86,1 Prozent der Menschen in Deutschland sind dafür, dass die Strafurteile gegen die in der Bundesrepublik nach dem schwulenfeindlichen § 175 StGB verurteilten Männer aufgehoben werden. Das geht aus einer repräsentativen Umfrage der Antidiskriminierungsstelle des Bundes hervor. 69,6 Prozent sprechen sich außerdem für eine Entschädigung aus.

Das Bundeskabinett will am heutigen Mittwoch in Berlin einen Gesetzentwurf aus dem Bundesjustizministerium beschließen, der eine Rehabilitierung vorsieht. "Die Opfer dieses Unrechtsparagrafen haben lange darauf warten müssen", sagte Christine Lüders, Leiterin der Antidiskriminierungsstelle des Bundes. "Damit gibt es endlich Gerechtigkeit für die Betroffenen." Der Bundestag müsse das Gesetz nun rasch auf den Weg bringen. "Die verurteilten Männer sind durch Verfolgung und Verurteilung im Kernbestand ihrer Menschenwürde verletzt worden.
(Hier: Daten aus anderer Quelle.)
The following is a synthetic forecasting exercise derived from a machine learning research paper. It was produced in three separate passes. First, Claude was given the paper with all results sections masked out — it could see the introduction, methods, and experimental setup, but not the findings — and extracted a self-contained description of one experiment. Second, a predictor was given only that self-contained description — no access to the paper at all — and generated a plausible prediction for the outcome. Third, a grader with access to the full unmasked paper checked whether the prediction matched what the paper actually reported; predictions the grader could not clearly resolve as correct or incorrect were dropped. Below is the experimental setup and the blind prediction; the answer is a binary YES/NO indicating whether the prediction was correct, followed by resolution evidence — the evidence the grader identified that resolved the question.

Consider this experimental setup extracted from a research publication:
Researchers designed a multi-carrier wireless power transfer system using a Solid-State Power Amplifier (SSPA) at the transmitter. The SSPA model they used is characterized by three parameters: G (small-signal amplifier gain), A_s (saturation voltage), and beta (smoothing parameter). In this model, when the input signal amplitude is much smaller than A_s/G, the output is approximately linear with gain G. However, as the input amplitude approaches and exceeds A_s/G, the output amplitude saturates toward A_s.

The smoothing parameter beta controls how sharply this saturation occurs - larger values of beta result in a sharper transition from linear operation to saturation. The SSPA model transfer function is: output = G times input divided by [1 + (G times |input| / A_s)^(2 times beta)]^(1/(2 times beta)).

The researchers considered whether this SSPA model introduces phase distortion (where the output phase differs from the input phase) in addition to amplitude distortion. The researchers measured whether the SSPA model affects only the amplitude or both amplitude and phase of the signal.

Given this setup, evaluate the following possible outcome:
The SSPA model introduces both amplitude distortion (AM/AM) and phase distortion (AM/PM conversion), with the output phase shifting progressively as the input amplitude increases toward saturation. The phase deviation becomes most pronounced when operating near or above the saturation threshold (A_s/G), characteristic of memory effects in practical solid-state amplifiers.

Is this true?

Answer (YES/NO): NO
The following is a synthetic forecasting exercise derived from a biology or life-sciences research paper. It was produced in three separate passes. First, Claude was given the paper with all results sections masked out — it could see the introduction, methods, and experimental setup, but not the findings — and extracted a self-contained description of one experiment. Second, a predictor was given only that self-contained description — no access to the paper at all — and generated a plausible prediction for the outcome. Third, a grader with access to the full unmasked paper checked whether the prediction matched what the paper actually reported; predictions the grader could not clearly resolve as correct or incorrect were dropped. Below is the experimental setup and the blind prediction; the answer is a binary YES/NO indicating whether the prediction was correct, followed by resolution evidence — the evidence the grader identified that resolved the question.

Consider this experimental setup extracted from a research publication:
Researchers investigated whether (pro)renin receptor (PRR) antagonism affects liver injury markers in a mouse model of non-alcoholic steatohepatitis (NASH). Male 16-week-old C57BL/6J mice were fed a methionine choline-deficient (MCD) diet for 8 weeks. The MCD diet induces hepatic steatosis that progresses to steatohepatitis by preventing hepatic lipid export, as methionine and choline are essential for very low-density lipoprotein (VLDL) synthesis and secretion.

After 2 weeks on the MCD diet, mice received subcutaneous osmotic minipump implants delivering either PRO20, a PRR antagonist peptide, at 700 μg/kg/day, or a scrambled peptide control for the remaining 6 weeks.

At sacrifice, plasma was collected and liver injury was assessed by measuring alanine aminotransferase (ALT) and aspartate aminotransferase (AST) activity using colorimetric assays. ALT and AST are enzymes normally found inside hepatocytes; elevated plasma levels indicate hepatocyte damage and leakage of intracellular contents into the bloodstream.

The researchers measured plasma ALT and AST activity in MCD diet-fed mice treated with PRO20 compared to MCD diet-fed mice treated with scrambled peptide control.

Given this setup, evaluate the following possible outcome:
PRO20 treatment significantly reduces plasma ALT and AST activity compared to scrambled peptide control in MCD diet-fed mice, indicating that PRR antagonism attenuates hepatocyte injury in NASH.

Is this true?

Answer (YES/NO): NO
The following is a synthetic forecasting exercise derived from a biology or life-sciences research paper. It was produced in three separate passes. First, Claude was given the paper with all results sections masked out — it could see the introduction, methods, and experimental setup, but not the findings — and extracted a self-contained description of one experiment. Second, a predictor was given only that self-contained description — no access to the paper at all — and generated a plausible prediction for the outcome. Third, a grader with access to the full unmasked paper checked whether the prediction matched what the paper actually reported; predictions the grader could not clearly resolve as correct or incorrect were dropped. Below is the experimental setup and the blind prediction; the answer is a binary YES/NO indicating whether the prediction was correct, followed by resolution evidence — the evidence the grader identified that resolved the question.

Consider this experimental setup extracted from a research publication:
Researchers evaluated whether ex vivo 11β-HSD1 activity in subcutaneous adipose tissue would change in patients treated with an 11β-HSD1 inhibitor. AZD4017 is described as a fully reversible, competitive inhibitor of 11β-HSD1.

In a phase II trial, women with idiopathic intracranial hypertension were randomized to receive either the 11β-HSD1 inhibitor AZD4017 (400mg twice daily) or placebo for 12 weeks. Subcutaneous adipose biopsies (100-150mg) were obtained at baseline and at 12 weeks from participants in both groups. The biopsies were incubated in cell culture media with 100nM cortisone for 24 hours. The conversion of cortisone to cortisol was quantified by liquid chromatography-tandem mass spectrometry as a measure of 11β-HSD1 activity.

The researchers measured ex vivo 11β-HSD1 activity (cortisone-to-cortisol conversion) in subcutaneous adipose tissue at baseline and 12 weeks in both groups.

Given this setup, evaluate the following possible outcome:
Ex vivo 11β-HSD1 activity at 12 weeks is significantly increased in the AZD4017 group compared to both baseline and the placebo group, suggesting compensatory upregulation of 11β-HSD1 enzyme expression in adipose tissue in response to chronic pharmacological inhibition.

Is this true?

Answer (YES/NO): NO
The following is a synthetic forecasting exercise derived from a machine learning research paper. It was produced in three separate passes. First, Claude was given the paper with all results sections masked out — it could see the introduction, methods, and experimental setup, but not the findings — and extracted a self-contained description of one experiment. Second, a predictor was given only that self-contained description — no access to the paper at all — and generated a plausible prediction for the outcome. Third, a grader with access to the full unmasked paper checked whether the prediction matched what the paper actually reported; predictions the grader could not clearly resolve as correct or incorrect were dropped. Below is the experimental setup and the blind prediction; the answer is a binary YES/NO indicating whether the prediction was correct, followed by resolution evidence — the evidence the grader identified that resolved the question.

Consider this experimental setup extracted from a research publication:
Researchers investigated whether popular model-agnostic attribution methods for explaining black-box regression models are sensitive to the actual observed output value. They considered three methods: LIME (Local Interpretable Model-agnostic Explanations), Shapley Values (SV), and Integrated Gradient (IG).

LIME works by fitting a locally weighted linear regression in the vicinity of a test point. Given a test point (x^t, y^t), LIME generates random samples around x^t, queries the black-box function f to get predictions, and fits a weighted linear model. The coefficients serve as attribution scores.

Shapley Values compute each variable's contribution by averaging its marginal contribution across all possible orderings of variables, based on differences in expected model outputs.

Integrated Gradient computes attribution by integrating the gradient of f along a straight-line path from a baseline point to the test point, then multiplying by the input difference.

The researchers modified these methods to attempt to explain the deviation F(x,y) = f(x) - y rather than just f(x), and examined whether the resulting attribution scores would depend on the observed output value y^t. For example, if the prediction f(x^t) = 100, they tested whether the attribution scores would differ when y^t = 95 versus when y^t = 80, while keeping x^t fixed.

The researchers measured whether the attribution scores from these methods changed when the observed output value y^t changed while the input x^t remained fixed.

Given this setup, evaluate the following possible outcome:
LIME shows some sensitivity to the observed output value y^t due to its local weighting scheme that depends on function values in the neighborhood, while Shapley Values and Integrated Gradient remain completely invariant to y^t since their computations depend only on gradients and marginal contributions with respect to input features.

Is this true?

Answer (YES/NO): NO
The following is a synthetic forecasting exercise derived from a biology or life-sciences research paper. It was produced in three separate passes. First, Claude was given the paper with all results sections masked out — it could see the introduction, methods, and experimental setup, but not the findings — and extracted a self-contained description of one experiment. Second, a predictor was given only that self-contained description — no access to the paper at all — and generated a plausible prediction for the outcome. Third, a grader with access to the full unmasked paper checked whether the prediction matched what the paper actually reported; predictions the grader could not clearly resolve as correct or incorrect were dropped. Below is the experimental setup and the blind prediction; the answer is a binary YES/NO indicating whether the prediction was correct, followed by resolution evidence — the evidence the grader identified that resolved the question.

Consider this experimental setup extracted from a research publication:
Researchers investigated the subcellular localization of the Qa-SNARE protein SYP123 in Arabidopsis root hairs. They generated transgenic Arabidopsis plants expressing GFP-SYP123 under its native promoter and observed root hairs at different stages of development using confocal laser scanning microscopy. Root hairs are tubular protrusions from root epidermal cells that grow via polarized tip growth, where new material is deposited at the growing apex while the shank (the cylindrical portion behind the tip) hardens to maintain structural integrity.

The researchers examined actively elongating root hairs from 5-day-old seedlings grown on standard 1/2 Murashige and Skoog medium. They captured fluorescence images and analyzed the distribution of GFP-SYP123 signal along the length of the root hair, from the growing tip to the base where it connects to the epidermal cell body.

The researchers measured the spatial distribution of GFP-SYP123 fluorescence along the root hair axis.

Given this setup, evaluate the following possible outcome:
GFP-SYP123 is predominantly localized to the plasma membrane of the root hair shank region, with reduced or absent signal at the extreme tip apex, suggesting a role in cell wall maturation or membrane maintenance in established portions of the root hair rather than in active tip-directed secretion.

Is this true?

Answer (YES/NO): YES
Sie haben zeitlebens unter der Verurteilung und ihren Folgen gelitten. Von diesem Strafmakel müssen sie endlich befreit werden."

Die Antidiskriminierungsstelle des Bundes hatte 2016 ein Gutachten zum § 175 StGB veröffentlicht. Der Staatsrechtler Prof. Dr. Martin Burgi stellte darin fest, dass der Gesetzgeber aufgrund seiner Schutzpflicht den Auftrag habe, die Opfer zu rehabilitieren. Unmittelbar danach kündigte Bundesjustizminister Heiko Maas ein Gesetzesvorhaben zur Rehabilitierung an.

Homosexuelle Handlungen unter Männern waren unter wechselnden Tatbestandsvoraussetzungen bis 1994 strafbar. Bis zur Entschärfung des Paragrafen im Jahr 1969 wurden schätzungsweise rund 50.000 Männer zu teils mehrjährigen Haftstrafen verurteilt, danach etwa 3.500. Das Leben Hunderttausender weiterer schwuler Männer war durch die Angst vor Entdeckung, Erpressung und Existenzvernichtung geprägt.

Mehr zum Gutachten und zum § 175 StGB finden Sie hier.

Die Antidiskriminierungsstelle des Bundes (ADS) ist mit Inkrafttreten des Allgemeinen Gleichbehandlungsgesetzes (AGG) im August 2006 gegründet worden. Ziel des Gesetzes ist es, Diskriminierung aus rassistischen Gründen oder wegen ethnischer Herkunft, des Geschlechts, der Religion oder Weltanschauung, einer Behinderung, des Alters oder der sexuellen Identität zu verhindern oder zu beseitigen.